TEXT:
Publication: THE SEATTLE TIMES

Kenny Easley, headhunter, maniac, ruthless merchant of blood and doom between the white lines, zeroes in for the attack.

Staring, measuring his opponent, he waits. He strikes.

“Goo-goo, ga-ga. Oooh-dah. Boo, boo, boo.”

A diaper for a shoulder pad, the new child Kendrick on the diaper, Easley has struck, and judging from the tiny laughter, won again. Another notch on his belt, he looks over the top of his half-height executive reading glasses and says, you know, people don’t understand me. They don’t understand what I do or why I do it. They don’t know me.

He’s right. No one knows Kenny Easley.

In a way, of course, everybody who follows professional football knows Kenny Easley, at least a piece of him. The piece they know is Easley the All-Pro, all-mean strong safety for the Seattle Seahawks, the former Player of the Year, the man expected to help lead the Seahawks to new glories in the season beginning today. But there are a lot of other little pieces of Kenny Easley, so many pieces scattered so far apart, that few people see very many of them. And he doesn’t want them to. Even Easley sometimes has a hard time putting Easley together.

COLLECTED MATERIAL:

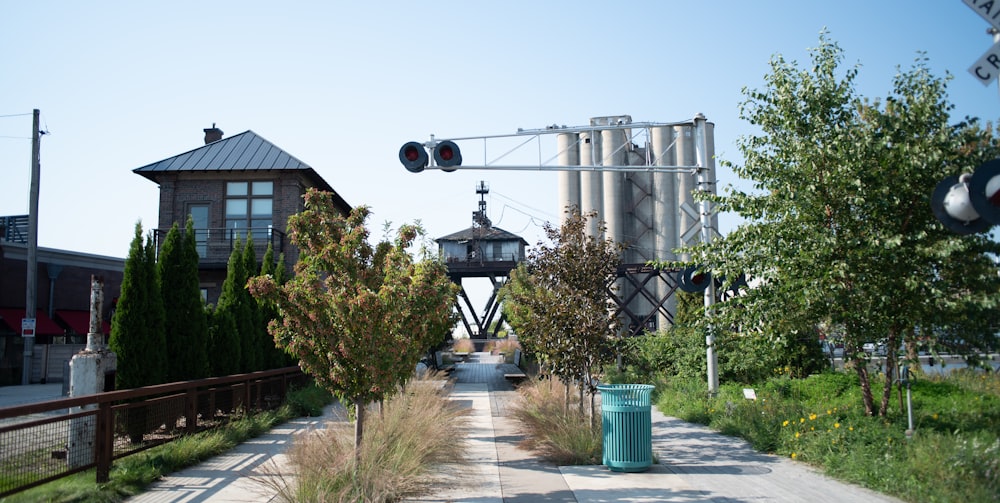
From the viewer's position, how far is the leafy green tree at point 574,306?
455 inches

SET EXERCISE 1:
From the Kenny Easley profile, quote the passage that begins at the words "Publication: THE SEATTLE" and ends after the words "waits. He strikes.".
SET EXERCISE 2:
Continue the Kenny Easley profile from the point where it stops.

WRITTEN RESPONSE 1:
Publication: THE SEATTLE TIMES

Kenny Easley, headhunter, maniac, ruthless merchant of blood and doom between the white lines, zeroes in for the attack.

Staring, measuring his opponent, he waits. He strikes.

WRITTEN RESPONSE 2:
Is he Easley the cheap-shot artist or Easley the thinking man’s football player? Is he Easley the adoring father or Easley the adored star? Easley the sullen loner or Easley the community man?

I am not and should not be a role model, he tells you. Yet you drive downtown and see his mug plastered all over a thousand Metro buses telling kids that he cares. People at the Griffin Home for Boys say he came into their midst unbidden and is the best role model their wayward kids have ever had. He shows up some nights uninvited just to chat. He goes to other schools and lectures on the evil of drugs.

“It’s not a shortcut to success. Ultimately, it’s just a shortcut to death. If I made it naturally, why can’t you?” he recently told a rapt audience of Gig Harbor prep football players, explaining to them the waste that was the cocaine death of Don Rogers, a football player and a friend of Easley’s.

Asked later how he reconciled his willingness to give strong advice with his insistence that he not be regarded as a role model, he says there is no conflict.

“That was real. There’s no hero worship in that. That’s just straight, hard-line, bottom-out facts. There’s an unwanted pressure of being a model, a hero, being an athlete. I certainly don’t welcome it and I don’t try to live up to it.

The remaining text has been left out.